TASK A —
Summarize the piece on Netflix's Dear White People in two sentences.
TASK B —
Reproduce, word for word, the part of the piece on Netflix's Dear White People that starts at "The irony here" and ends at "under the rug.".

Looking back on the outrage over the release of Netflix's Dear White People is pretty amusing.
So many were quick to judge a show they were completely unfamiliar with. Little did these people know that not only would the series call out issues of racism in the hands of white people, but addresses conflicts amongst black liberals as well.
From hilarious parodies of Scandal and Iyanla Vanzant that mock our love/hate relationship with exploitative television, to confronting police brutality, Dear White People addressed many issues within and forced upon the black community.
Followed by every laughably relatable scenario was an "aha" moment that many of us could learn from.
Here's our top 18.
1. "When you mock or belittle us, you enforce an existing system. Cops everywhere staring down a barrel of a gun at a black man don't see a human being."
Stop dehumanizing us.
2. "If you were a cat owner and only all cats were dying in America, if someone said to you, 'All Lives Matter,' you'd be upset, too."
The irony here is that Troy said this only to get votes for president, as he made dozens of promises geared toward whatever was necessary to attract certain groups of students. Yet, as ridiculous as this statement may be, sadly, it's quite true.
In order to gain empathy for black lives, sometimes you have to use analogies centered around things that should be of lesser importance, like animals, for people to understand.
3. "You get away with murder because you look more like them than I do. That's your light skinned privilege."
Light skinned privilege is real and should be addressed more.
While it is much different than white privilege, it still remains an issue in the black community that shouldn't be swept under the rug.
4. "Dear White People, dating a black guy to piss off your parents doesn't make you down -- it makes you an asshole."
If some of you could stop using black men to rebel against your racist parents that would be great. Thanks.
5. "And therefore he deserved to die."
The media often paints a picture of black victims as criminals as a justification for their murder. Whether you're a straight A student or a drug addict, you have every right to a life that shouldn't be taken away over fear of the color of your skin.
6. "Dear White People, you made me hate myself as a kid, so now I hate you, and that's my secret shame."
Our inner struggle with trying to connect with those who have made us feel less than is all too real.
7. "Dear White People, if you wanted to demoralize us with your European beauty standard, mission accomplished."
Black women fight against this standard every day.
8. "Steve Jobs was a monster who used Chinese slave labor to make his products ... Those kids make a fantastic phone."
Too many of us claim to be "woke" until it costs us something near and dear, like our iPhones. Capitalism wins every time, doesn't it?
9. "Racism, here?" ... "I thought President Obama Fixed all that."
Remember when people thought Barack Obama's presidency would resolve race relations? Good times.
10. "How many times have we had the narrative that black men aren't good enough and that we need a white savior?"
The "black men ain't shit" narrative followed by "get you a white man" is demeaning.
The same can be said for the dehumanizing of black women for the attention of white women. The sick idea that white people are better than us is constantly reinforced when belittle each other in comparison.

SUPPLIED MATERIAL —

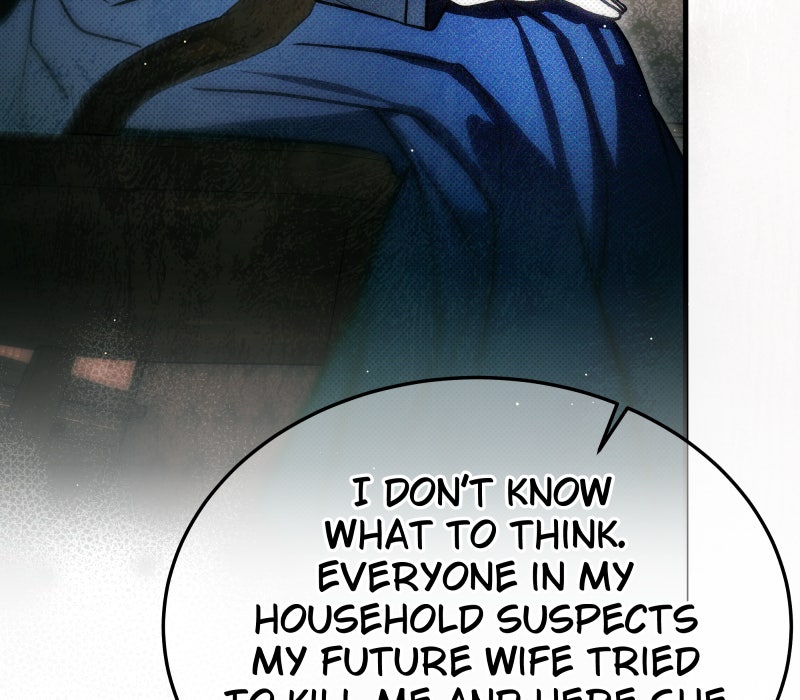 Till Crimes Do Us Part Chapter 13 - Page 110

TASK RESULT A —
The piece argues that people outraged by the release of Netflix's Dear White People judged a series they did not know, one that addresses racism by white people and also conflicts among black liberals. It presents quotations from the show on issues such as police brutality, light-skinned privilege, European beauty standards, and the media's portrayal of black victims, each followed by brief commentary.

TASK RESULT B —
The irony here is that Troy said this only to get votes for president, as he made dozens of promises geared toward whatever was necessary to attract certain groups of students. Yet, as ridiculous as this statement may be, sadly, it's quite true.
In order to gain empathy for black lives, sometimes you have to use analogies centered around things that should be of lesser importance, like animals, for people to understand.
3. "You get away with murder because you look more like them than I do. That's your light skinned privilege."
Light skinned privilege is real and should be addressed more.
While it is much different than white privilege, it still remains an issue in the black community that shouldn't be swept under the rug.